■ **DESKRIPSI TUGAS**:
Lanjutkan berita di bawah tentang penyelidikan FTC terhadap Microsoft, mulai setelah kalimat terakhirnya.

Washington | EGINDO.co – Komisi Perdagangan Federal AS telah membuka penyelidikan antimonopoli yang luas terhadap Microsoft, termasuk bisnis lisensi perangkat lunak dan komputasi awannya, sumber yang mengetahui masalah tersebut mengatakan pada hari Rabu (27 November).
Penyelidikan tersebut disetujui oleh Ketua FTC Lina Khan sebelum kemungkinan ia akan mengundurkan diri pada bulan Januari. Terpilihnya Donald Trump sebagai presiden AS, dan harapan bahwa ia akan menunjuk seorang Republikan dengan pendekatan yang lebih lunak terhadap bisnis, membuat hasil penyelidikan tersebut masih belum jelas.

(Entri data tersimpan)
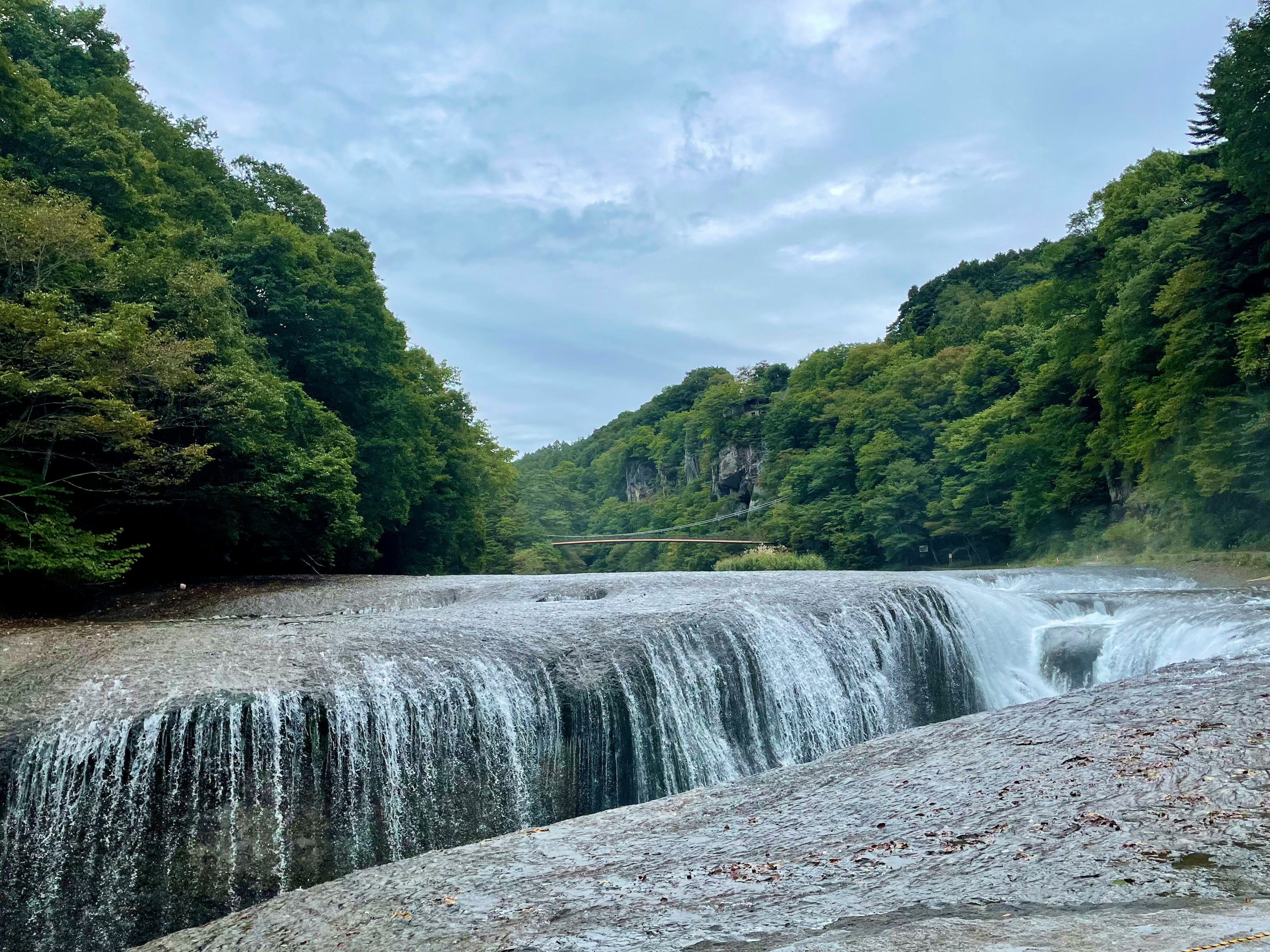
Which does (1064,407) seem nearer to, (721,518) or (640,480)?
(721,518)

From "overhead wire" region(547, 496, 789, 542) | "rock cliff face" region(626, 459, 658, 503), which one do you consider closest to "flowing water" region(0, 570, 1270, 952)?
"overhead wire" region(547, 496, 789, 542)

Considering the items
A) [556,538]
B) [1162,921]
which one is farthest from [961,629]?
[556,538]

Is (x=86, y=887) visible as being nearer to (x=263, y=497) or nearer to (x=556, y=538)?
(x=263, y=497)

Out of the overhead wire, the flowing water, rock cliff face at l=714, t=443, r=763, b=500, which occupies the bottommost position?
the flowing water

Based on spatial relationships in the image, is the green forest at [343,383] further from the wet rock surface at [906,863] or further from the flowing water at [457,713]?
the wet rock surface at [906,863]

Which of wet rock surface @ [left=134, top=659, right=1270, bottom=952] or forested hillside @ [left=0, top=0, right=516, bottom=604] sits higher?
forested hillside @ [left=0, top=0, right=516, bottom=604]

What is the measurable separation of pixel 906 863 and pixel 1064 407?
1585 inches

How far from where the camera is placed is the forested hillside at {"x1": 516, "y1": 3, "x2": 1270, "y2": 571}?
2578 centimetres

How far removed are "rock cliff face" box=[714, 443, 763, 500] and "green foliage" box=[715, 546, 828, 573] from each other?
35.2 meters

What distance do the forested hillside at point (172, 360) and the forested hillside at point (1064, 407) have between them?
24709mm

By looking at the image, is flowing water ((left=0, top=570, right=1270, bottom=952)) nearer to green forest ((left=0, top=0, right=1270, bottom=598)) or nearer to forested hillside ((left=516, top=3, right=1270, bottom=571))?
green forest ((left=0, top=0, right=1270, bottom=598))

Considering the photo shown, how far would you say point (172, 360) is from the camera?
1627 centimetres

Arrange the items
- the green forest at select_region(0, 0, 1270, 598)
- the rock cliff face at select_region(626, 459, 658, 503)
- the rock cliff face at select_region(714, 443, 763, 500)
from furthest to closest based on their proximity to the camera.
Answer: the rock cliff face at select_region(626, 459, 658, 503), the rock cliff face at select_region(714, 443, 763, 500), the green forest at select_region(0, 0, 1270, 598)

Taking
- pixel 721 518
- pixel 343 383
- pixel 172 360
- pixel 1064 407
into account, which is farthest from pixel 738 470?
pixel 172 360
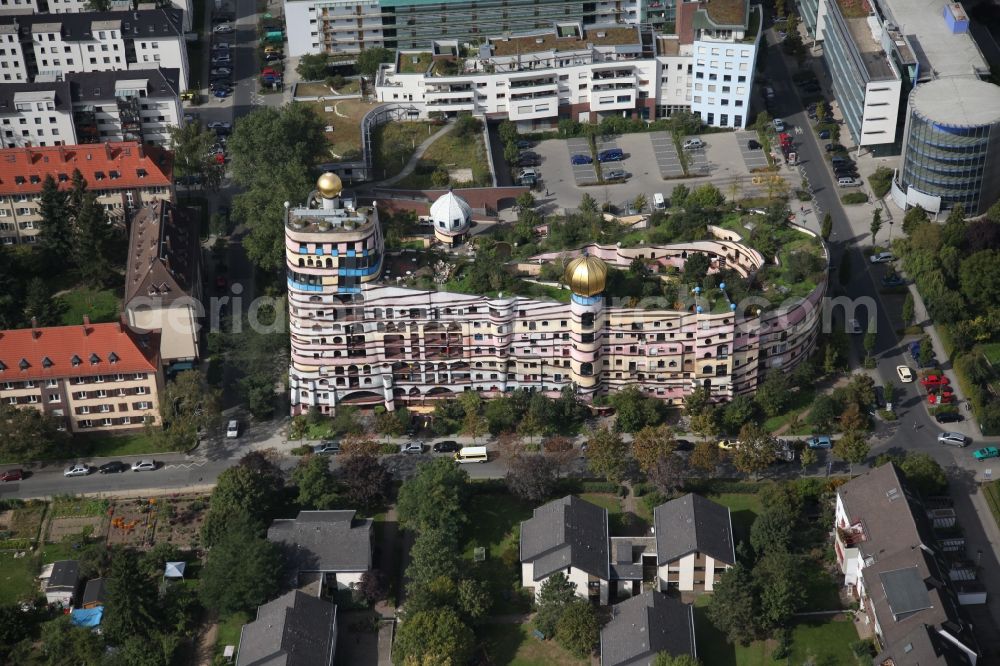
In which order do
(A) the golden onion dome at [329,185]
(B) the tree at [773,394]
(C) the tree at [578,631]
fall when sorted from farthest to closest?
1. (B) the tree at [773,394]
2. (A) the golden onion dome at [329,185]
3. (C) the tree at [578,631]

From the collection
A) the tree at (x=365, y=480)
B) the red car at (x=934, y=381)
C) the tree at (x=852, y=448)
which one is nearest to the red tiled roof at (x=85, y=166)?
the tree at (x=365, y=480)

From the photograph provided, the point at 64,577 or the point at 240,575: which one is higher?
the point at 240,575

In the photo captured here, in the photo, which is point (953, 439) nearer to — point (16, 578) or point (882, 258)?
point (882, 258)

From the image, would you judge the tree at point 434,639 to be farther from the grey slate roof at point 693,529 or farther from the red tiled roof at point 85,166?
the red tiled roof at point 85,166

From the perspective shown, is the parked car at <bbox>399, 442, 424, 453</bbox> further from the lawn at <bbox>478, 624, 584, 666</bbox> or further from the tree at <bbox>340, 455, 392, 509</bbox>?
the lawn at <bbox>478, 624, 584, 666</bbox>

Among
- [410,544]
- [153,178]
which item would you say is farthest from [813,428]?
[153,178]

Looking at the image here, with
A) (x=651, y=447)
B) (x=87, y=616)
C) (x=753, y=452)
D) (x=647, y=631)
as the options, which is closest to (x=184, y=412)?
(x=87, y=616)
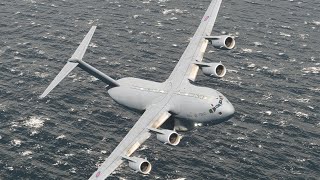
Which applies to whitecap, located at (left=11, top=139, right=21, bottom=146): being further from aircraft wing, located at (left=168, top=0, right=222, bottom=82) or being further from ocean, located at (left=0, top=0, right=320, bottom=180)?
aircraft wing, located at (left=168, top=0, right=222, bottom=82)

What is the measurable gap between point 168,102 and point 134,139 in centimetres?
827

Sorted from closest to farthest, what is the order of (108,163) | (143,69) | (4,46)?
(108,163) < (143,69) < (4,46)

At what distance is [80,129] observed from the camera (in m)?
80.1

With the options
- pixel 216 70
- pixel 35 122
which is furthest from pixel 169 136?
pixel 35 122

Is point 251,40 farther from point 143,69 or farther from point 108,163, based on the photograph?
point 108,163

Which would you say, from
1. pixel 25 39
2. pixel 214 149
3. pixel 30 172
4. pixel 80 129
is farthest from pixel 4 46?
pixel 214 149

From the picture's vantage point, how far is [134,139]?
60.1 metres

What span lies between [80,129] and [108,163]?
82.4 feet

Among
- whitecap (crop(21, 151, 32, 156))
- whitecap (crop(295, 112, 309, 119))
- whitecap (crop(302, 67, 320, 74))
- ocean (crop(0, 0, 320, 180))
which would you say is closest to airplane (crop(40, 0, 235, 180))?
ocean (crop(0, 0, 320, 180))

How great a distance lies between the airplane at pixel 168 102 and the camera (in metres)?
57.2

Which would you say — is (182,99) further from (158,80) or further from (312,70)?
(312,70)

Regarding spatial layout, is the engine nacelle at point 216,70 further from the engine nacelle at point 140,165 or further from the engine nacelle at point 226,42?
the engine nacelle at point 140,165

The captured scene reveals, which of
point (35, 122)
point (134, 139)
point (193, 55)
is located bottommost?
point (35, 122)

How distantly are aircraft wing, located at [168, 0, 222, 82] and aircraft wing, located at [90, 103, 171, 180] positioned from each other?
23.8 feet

■ **JAWABAN DI BAWAH**:
FTC sedang memeriksa tuduhan bahwa raksasa perangkat lunak tersebut berpotensi menyalahgunakan kekuatan pasarnya dalam perangkat lunak produktivitas dengan memberlakukan persyaratan lisensi yang menghukum untuk mencegah pelanggan memindahkan data mereka dari layanan awan Azure ke platform kompetitif lainnya, sumber mengonfirmasi awal bulan ini.
FTC juga sedang memeriksa praktik yang terkait dengan keamanan siber dan produk kecerdasan buatan, sumber tersebut mengatakan pada hari Rabu.
Microsoft menolak berkomentar pada hari Rabu.
Pesaing telah mengkritik praktik Microsoft yang menurut mereka membuat pelanggan terkunci pada penawaran awannya, Azure. FTC menerima keluhan tersebut tahun lalu saat memeriksa pasar komputasi awan.
NetChoice, sebuah kelompok lobi yang mewakili perusahaan daring termasuk Amazon dan Google, yang bersaing dengan Microsoft dalam komputasi awan, mengkritik kebijakan lisensi Microsoft, dan integrasinya terhadap perangkat AI ke dalam Office dan Outlook.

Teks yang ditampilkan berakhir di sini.